[Saved entries]
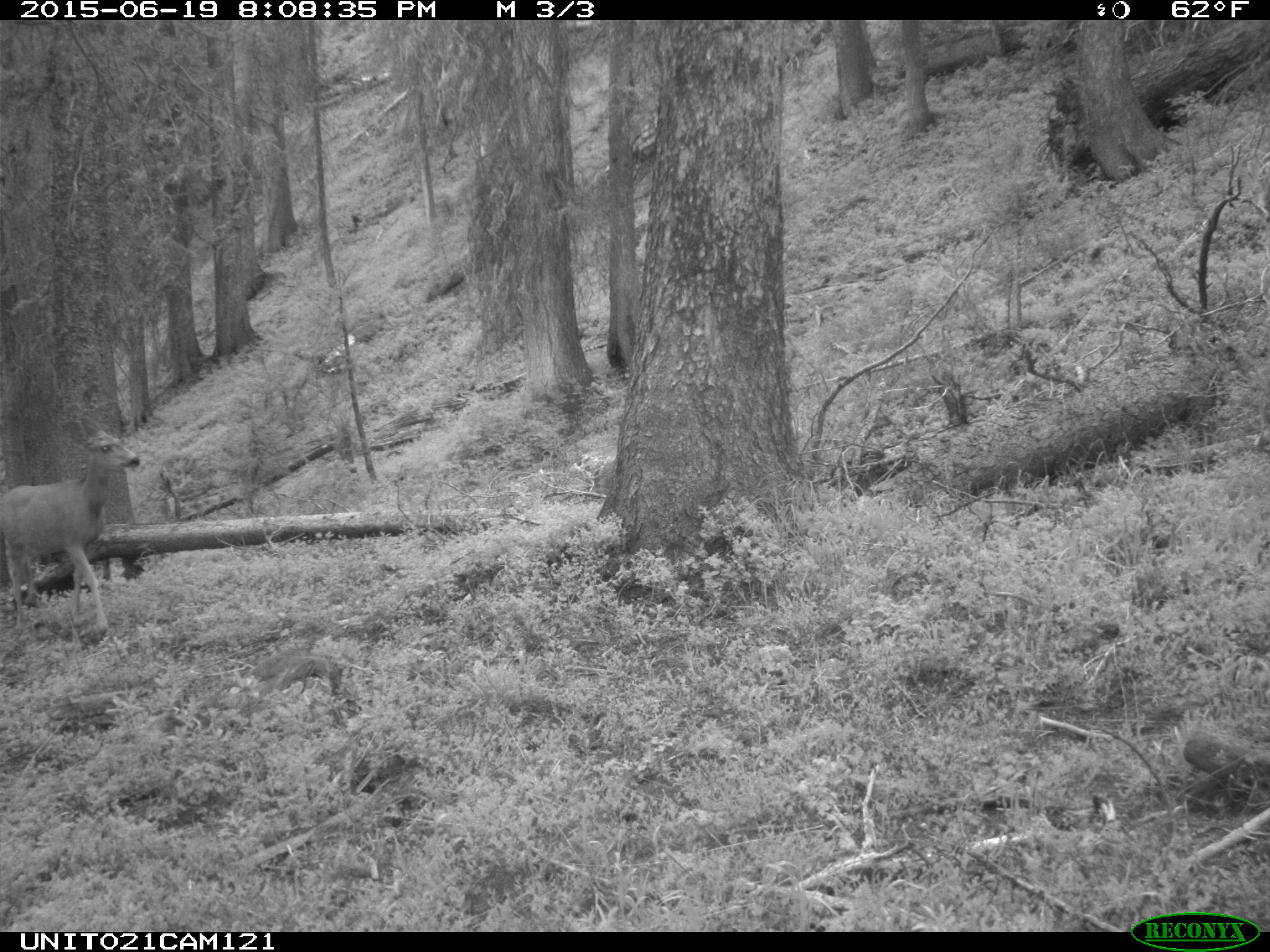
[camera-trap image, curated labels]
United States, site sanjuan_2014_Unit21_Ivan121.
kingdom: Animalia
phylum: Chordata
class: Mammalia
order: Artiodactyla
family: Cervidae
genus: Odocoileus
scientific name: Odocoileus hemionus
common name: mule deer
==
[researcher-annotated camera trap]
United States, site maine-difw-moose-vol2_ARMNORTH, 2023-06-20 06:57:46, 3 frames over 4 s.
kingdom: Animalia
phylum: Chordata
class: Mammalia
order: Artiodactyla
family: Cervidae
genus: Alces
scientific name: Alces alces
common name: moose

* [Problem to work on]: Taking the lines above, repeat exactly those from the line that contains "[camera-trap image, curated labels]" through the line that contains "common name: mule deer", and both of those lines as well. Include nothing else.

* [Expected answer]:
[camera-trap image, curated labels]
United States, site sanjuan_2014_Unit21_Ivan121.
kingdom: Animalia
phylum: Chordata
class: Mammalia
order: Artiodactyla
family: Cervidae
genus: Odocoileus
scientific name: Odocoileus hemionus
common name: mule deer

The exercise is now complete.